If you want to look at functional fitness and not just endurance then look at cross-fit. If you take the massive cross-fit community and make a composite of fitness shown here (mostly weight lifting but largely functional fitness)
……then fitness is related to a high BMI (up to a point). It is discussed here (link)
This means that unless you are looking at the general population it is best to look at body composition not just raw weight. You can isolate this by differentiating raw weight from lean body mass. Basically separate fat and muscle…….
Lean Body Muscle Mass vs Fat Mass
You can estimate LBM here ( https://www.calculator.net/lean-body-mass-calculator.html) but this is a guestimate because the calculator does not ask about calories or exercise. A better version is here ( https://www.omnicalculator.com/health/bmr-katch-mcardle#what-is-the-katch-mcardle-formula) Therefore the gold standard is to measure it directly using: Skinfold Thickness Measurements (calipers) | Underwater Weighing | Bioelectrical Impedance |Dual-energy X-ray Absorptiometry (DXA) | Isotope Dilution
Once you re-plot VO2 max against LBM you find its highly correlated (r = approx 0.8)
VO2max is proportional to lean body mass (muscle) and inversely proportional to fat mass . In cycling, peak power increases with body weight providing this is from lean body mass and not from body fat (see link)
A paper from Mondal & Mishra tested 54 young adults on a treadmill and found BMI had a weak negative correlation (r= -0.3232, p=0.0171) with VO2max but Body Fat% showed strong negative correlation (r= -0.7505, p<0.001) with VO2max (fig5) . In cycling (especially indoors) the relationship is still there, but a little weaker if measured against peak power.
So what happens if you control for weight by using VO2max/kg or watts/kg, in that case you are measuring fitness and (endurance) fitness itself tends to be higher in leaner lighter individuals. Alex Hutchinson suggested that VO2max is a combined measure of two different traits: how fit you are (i.e. VO2max divided by lean mass) and how fat you are (i.e. fat mass). Several studies demonstrate that overweight persons have similar VO2max values relative to LBM
However, if you separate aerobic and anaerobic exercise things get a little more complicated. In this study (link) low % body fat significantly correlates with tests of aerobic *and* anaerobic performance ie fitness in general. BUT lean muscle mass correlates strongly with anaerobic performance and weakly with aerobic performance.
These finding show that body composition is more important than just weight in determining performance. A lower body fat% predicts and a higher lean muscle mass independently affect performance. Looked at simplistically, excess body fat is a marker of keeping your body in anabolic “storage mode” and this is usually a marker of poor cardiovascular and strength fitness. Low muscle mass is indicative of a poverty of strenuous activity and hence this is also a marker of poor muscular fitness. The ideal, for optimal health, is to build up functional lean muscle mass by exercising regularly AND keep your fat mass low by eating sensibly.
However remember no matter what your current fitness or muscle mass or body fat, you can always *improve with training* so don’t let any of these findings deter you from your personal goals. There is never a better time to start to train, than today.

□ □ □ □ □ □ □

YOUR ASSIGNMENT » Copy out the part of the post on body composition and fitness starting with "If you want" and going on through "fat and muscle…….".

□ □ □ □ □ □ □

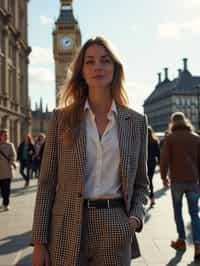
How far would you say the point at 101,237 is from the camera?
2260mm

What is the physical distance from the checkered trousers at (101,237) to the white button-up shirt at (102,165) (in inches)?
3.8

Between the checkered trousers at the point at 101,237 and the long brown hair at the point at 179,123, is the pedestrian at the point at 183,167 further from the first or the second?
the checkered trousers at the point at 101,237

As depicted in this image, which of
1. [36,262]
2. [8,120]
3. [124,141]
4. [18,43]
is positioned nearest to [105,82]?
[124,141]

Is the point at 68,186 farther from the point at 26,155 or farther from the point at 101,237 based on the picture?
the point at 26,155

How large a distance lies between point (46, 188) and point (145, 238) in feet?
16.5

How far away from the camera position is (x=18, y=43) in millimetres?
44938

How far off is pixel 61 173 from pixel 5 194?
8.68m

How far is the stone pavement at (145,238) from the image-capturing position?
5.89 meters

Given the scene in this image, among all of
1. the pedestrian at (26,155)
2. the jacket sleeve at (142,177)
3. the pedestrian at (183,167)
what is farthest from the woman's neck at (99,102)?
the pedestrian at (26,155)

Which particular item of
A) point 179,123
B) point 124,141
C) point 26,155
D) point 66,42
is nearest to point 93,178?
point 124,141

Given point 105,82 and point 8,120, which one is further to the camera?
point 8,120

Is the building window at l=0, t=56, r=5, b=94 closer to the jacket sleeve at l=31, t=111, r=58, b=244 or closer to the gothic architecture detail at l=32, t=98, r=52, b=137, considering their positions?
the jacket sleeve at l=31, t=111, r=58, b=244

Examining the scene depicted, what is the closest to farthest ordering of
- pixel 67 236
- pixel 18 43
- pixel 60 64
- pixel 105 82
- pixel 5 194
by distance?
pixel 67 236
pixel 105 82
pixel 5 194
pixel 18 43
pixel 60 64

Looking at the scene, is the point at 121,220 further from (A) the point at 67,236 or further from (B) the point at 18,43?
(B) the point at 18,43
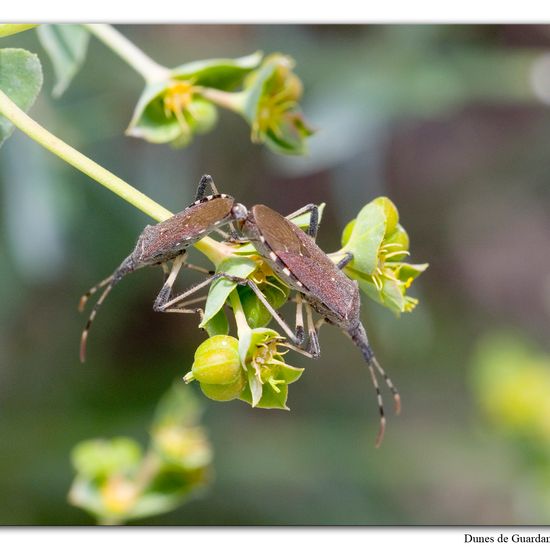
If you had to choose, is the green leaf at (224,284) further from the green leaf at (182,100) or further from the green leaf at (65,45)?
the green leaf at (65,45)

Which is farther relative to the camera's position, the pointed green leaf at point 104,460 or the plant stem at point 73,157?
the pointed green leaf at point 104,460

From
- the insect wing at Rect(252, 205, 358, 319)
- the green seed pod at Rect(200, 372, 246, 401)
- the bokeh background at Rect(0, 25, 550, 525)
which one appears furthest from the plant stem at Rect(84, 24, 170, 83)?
the bokeh background at Rect(0, 25, 550, 525)

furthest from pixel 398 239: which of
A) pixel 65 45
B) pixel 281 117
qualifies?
pixel 65 45

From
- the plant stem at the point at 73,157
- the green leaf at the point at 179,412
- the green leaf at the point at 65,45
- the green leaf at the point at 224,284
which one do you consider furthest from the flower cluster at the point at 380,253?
the green leaf at the point at 179,412

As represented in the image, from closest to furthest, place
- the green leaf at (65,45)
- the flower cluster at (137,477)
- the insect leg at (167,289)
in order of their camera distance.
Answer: the insect leg at (167,289)
the green leaf at (65,45)
the flower cluster at (137,477)

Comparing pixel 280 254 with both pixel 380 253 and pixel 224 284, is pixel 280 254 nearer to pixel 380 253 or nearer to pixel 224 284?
pixel 224 284

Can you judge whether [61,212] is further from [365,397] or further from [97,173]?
[97,173]
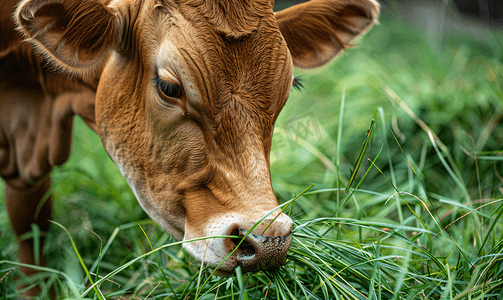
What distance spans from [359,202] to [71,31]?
75.2 inches

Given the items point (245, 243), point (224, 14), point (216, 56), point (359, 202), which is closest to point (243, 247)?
point (245, 243)

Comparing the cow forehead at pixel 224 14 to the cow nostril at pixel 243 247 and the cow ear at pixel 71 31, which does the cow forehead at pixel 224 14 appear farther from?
the cow nostril at pixel 243 247

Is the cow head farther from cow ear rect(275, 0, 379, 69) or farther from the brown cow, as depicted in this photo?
cow ear rect(275, 0, 379, 69)

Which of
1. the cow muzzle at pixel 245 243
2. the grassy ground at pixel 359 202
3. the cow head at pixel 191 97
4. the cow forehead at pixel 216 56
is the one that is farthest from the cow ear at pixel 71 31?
the cow muzzle at pixel 245 243

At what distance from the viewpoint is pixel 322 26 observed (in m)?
2.45

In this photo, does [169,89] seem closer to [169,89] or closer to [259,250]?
[169,89]

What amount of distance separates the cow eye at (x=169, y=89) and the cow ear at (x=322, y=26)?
934mm

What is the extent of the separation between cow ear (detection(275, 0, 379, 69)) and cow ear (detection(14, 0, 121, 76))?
1.01 metres

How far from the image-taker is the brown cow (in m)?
1.68

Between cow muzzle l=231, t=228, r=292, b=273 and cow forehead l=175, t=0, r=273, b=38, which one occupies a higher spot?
cow forehead l=175, t=0, r=273, b=38

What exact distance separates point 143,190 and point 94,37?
2.57ft

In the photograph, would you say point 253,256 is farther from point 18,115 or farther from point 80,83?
point 18,115

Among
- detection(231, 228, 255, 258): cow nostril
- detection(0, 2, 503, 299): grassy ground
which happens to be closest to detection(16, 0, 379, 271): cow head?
detection(231, 228, 255, 258): cow nostril

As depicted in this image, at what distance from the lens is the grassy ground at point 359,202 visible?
194 cm
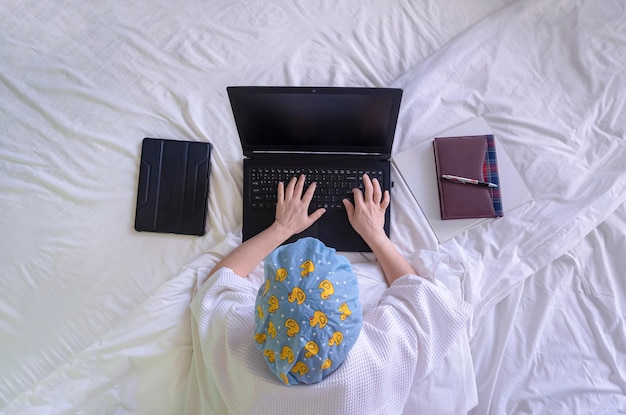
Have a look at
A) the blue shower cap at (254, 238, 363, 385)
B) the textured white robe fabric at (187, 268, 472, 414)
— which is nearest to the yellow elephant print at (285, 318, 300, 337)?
the blue shower cap at (254, 238, 363, 385)

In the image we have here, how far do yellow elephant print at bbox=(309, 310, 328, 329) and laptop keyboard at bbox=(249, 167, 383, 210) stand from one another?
0.42 metres

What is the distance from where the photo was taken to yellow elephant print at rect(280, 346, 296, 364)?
63 cm

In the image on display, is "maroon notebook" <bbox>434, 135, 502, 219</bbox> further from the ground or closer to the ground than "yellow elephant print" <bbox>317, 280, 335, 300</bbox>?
further from the ground

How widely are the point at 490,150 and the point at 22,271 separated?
1101mm

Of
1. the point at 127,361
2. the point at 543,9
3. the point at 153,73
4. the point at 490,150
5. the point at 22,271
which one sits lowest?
the point at 127,361

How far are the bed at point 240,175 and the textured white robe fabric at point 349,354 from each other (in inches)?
2.7

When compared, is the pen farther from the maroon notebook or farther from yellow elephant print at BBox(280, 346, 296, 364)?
yellow elephant print at BBox(280, 346, 296, 364)

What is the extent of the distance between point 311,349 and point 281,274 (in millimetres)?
113

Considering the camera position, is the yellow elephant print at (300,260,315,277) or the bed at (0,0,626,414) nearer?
the yellow elephant print at (300,260,315,277)

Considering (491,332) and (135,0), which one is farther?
(135,0)

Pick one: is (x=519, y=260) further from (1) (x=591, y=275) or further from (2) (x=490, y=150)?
(2) (x=490, y=150)

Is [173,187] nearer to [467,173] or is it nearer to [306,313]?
[306,313]

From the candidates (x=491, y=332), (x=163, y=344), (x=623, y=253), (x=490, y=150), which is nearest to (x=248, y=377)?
(x=163, y=344)

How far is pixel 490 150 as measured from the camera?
104 cm
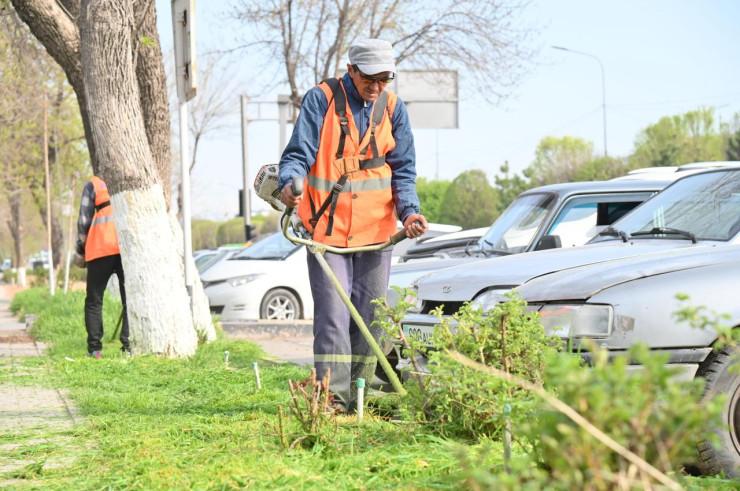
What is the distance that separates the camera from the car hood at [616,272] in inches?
203

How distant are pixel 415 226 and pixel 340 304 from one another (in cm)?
57

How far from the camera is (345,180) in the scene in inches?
242

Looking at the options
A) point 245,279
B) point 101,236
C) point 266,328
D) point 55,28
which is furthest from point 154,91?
point 245,279

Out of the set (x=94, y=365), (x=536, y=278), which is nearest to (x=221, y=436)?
(x=536, y=278)

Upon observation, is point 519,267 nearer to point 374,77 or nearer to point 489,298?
point 489,298

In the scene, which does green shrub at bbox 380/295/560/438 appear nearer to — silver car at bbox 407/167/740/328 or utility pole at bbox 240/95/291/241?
silver car at bbox 407/167/740/328

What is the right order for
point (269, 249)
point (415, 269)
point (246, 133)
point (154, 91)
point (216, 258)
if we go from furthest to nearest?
point (246, 133), point (216, 258), point (269, 249), point (154, 91), point (415, 269)

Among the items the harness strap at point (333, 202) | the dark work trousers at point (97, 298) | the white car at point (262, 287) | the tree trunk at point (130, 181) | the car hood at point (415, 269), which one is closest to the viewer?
the harness strap at point (333, 202)

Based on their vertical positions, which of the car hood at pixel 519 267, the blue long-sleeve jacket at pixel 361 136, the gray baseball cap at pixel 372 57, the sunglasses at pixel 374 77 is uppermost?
the gray baseball cap at pixel 372 57

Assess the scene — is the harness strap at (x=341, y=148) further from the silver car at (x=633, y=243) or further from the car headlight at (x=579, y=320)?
the car headlight at (x=579, y=320)

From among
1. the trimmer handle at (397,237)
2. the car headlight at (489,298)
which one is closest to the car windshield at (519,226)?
the car headlight at (489,298)

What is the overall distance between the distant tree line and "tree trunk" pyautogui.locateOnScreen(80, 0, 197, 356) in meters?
51.1

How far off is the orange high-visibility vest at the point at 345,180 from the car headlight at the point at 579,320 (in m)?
1.29

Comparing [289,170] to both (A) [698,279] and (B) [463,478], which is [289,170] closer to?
(A) [698,279]
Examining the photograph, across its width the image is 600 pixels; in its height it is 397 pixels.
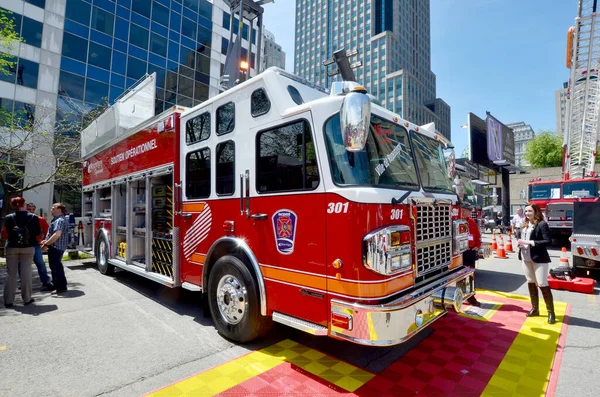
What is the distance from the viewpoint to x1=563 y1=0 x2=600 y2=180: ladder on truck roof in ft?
51.4

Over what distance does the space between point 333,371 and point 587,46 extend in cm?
2152

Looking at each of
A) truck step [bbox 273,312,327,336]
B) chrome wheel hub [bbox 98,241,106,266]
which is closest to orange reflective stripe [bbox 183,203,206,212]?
truck step [bbox 273,312,327,336]

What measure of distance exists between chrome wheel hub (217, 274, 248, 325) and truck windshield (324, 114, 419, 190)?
177 cm

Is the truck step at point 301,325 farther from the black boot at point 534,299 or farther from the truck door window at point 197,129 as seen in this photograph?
the black boot at point 534,299

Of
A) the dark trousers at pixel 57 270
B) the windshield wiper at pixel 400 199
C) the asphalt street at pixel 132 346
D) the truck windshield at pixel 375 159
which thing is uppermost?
the truck windshield at pixel 375 159

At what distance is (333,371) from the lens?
10.4ft

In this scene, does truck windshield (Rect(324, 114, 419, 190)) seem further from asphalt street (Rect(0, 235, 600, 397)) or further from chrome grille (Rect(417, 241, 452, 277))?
asphalt street (Rect(0, 235, 600, 397))

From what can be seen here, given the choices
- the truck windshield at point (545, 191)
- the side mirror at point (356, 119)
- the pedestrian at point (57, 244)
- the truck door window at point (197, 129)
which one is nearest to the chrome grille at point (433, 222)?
the side mirror at point (356, 119)

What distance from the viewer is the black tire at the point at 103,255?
722 cm

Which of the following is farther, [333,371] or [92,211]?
[92,211]

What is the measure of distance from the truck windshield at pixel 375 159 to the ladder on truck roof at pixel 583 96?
17895 mm

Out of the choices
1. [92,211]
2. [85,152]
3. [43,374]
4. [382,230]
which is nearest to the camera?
[382,230]

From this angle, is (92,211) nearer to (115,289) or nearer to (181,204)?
(115,289)

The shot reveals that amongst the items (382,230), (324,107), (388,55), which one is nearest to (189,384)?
(382,230)
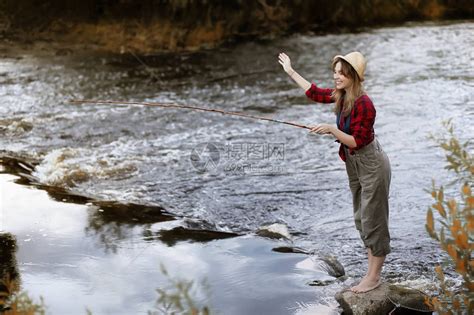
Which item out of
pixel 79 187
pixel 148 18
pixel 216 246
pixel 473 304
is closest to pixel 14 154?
pixel 79 187

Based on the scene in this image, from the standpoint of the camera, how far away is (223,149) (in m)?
8.41

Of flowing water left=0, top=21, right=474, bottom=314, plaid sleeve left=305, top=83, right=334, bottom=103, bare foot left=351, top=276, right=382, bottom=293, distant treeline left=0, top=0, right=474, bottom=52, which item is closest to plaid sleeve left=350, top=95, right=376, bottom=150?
plaid sleeve left=305, top=83, right=334, bottom=103

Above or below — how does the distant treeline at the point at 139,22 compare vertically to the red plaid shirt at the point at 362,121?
above

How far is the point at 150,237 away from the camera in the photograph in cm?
519

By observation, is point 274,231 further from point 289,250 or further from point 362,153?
point 362,153

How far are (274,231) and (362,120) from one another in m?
1.71

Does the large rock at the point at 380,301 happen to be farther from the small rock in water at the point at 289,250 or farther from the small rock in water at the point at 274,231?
the small rock in water at the point at 274,231

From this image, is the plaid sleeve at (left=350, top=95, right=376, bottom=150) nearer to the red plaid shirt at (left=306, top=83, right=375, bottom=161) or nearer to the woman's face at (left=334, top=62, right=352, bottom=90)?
the red plaid shirt at (left=306, top=83, right=375, bottom=161)

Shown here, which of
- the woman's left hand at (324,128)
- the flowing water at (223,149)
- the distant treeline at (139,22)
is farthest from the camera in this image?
the distant treeline at (139,22)

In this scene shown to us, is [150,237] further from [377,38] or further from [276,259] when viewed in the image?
[377,38]

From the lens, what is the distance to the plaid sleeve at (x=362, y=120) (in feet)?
13.3

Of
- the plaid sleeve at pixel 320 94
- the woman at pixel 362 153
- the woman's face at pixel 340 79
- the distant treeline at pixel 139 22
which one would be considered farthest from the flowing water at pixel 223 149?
the woman's face at pixel 340 79

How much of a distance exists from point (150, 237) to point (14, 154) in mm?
3272

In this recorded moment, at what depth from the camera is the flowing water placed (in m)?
4.90
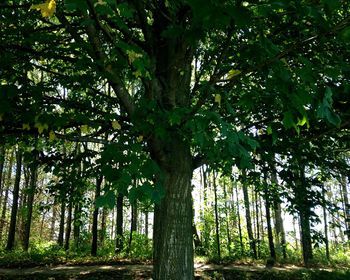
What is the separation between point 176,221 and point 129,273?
18.0 feet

□ □ □ □ □ □ □

SOLUTION »
If you want to look at functional fitness and not just endurance then look at cross-fit. If you take the massive cross-fit community and make a composite of fitness shown here (mostly weight lifting but largely functional fitness)
……then fitness is related to a high BMI (up to a point). It is discussed here (link)
This means that unless you are looking at the general population it is best to look at body composition not just raw weight. You can isolate this by differentiating raw weight from lean body mass. Basically separate fat and muscle…….